Over the past three and a half years, he and a small group of volunteers have introduced more than 2,500 kids—most of them without fathers around—to the tranquility of time on the water and the exhilaration of reeling in a fish. Dunn, who is better known as "Big Will" by the kids who join him on fishing trips, said he always felt lucky to have a dad to take him fishing when he was growing up in Miami. "I'm the youngest of six and I always had a great relationship with my dad," he said. "He lives in Tennessee now, but I still carry the lessons he taught me. He told me that fishing isn't about what you catch—it's about the memories you make. That's what I hope to pass along to every kid I introduce to fishing."
Dunn's dedication to helping youngsters has won him the respect of many in his community. "Will is authentic and meets people where they are," said Tom Pichette, a former youth pastor who has accompanied Dunn on numerous fishing trips as a volunteer. "Kids can sense that he's genuine. They've been dealt some hard cards and they climb aboard with some tough stories. But Will always accepts them as they are." Terra Pryor of Lakeland first came across Take a Kid Fishing Inc. when all three of her children were struggling emotionally after their dad, Richard Pryor, died in a car accident in January 2020.

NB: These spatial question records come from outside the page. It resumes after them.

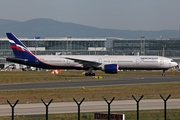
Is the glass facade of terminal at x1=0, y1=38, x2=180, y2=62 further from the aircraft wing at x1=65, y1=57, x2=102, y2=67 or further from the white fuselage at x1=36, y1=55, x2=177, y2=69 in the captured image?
the aircraft wing at x1=65, y1=57, x2=102, y2=67

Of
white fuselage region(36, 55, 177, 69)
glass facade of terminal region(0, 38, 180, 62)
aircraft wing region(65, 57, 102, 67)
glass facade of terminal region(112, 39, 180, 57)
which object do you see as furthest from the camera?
glass facade of terminal region(112, 39, 180, 57)

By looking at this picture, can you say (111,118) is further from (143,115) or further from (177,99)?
(177,99)

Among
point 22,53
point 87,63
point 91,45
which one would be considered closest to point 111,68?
point 87,63

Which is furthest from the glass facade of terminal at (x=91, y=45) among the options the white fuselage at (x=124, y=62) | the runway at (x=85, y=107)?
the runway at (x=85, y=107)

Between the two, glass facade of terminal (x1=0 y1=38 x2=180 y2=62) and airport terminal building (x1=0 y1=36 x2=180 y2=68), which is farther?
glass facade of terminal (x1=0 y1=38 x2=180 y2=62)

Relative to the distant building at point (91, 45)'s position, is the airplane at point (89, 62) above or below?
below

"I was especially worried about my son, Jayden, who was 10 then," the 32-year-old shared. "He was really close to his dad and felt he needed to take over the man of the house role immediately. He was trying to be strong for everyone and didn't show his emotion. I was wondering what to do to help him, and then I learned about Take a Kid Fishing." Jayden, who is now 12, has become a devoted fisherman thanks to regular outings with Dunn. "Will has helped me to grow by taking me fishing," he said. "I hope he knows I mean it when I say, 'Thank you.'"
Pryor is glad that Jayden's fishing expeditions allow him to continue a beloved pastime from his early years with his dad. "He's loved fishing since he was little and we'd take him to a pond and put a hot dog on the line," she said. "Now he goes out once or twice a month with Will and it's wonderful to see that love for fishing continue." According to Pryor, the kids in the program all receive their own fishing poles and tackle boxes and have been known to make big catches. "But more than that, it's the relationships they're building and the healing that is happening when they're out on the water," she said. "When Jayden was going through a rough patch earlier this year, I let Will know that his grades were suffering and he had a little talk with him." When Jayden came home from his next fishing trip, he told her that Big Will had given him a sense of purpose. Soon, his grades improved.